Karides, uzay gemisinde rahat bir yaşam yaratmak için de faydalı olabilir. Fanara, çok karizmatik olduklarını ve astronotların deneyimini zenginleştireceklerini söylüyor ve astronotlara bir dünya hissi vermeye yardımcı oluyor.

Roberson, 16-18 ay boyunca bir uzay aracında mahsur kalan insanların etkileşime ihtiyacı olduğunu kabul ediyor. Bunu ISS'de astronotlar bitkileri ziyarete gelip kontrol ettiklerinde görüyoruz. Onlara bir ev duygusu sağlar. Akvaryumların insanın psikolojik dengesi üzerinde daha büyük bir etkisi olacaktır.

Ekibin bir sonraki adımı, bir uzay gemisinde bekleyeceğiniz aynı koşullarda dengeli ve sürdürülebilir bir ekosistem yaratmanın mümkün olup olmadığını görmek için bir çalışma tasarlamaktır. Fanara, bunu başarırsak, üretilen teknolojinin uzay yolculuğu için inanılmaz bir adım olacağını, aynı zamanda dünya akuaponik sistemleri için de çığır açacağını söylüyor.

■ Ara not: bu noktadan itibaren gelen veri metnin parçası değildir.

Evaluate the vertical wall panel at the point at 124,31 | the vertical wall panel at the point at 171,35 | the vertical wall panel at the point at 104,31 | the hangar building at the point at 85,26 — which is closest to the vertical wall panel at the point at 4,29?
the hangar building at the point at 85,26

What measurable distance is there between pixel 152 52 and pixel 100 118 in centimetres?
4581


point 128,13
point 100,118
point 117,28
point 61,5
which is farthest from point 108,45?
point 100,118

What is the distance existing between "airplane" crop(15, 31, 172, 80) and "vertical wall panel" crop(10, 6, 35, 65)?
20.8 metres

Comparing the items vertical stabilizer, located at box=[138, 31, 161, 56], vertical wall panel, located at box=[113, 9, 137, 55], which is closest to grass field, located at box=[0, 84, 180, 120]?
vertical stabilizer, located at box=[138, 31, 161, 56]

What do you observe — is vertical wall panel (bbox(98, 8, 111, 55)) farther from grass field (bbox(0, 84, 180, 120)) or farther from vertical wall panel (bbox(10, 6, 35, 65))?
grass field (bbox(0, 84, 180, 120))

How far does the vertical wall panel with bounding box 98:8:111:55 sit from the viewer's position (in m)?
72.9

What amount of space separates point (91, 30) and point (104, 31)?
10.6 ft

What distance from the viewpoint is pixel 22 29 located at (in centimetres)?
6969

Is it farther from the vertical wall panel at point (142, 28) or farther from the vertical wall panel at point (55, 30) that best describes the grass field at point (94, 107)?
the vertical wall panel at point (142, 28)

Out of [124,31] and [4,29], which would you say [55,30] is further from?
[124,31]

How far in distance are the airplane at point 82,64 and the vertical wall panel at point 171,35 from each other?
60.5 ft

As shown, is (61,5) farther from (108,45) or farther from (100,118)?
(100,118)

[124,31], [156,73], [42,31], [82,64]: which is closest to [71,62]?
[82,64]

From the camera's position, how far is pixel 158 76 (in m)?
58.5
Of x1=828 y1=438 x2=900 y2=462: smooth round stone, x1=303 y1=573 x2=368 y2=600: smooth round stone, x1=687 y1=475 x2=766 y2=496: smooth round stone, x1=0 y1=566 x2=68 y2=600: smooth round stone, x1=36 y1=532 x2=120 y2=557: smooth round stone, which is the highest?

Fanara, benim için bu çalışmanın en heyecan verici yanının, su kalitesini artırmanın yanı sıra sürdürülebilir bir gıda kaynağı sağlamak için kullanılabilecek bir akuaponik sistem tasarlamanın ilk adımı olduğunu söylüyor. Bir çevre mühendisi olarak bu, tasarımı biyoloji, hidroloji, fizik ve kimya ile birleştirerek kimsenin yapmadığı bir şeyi yapmak için rüya gibi bir projedir.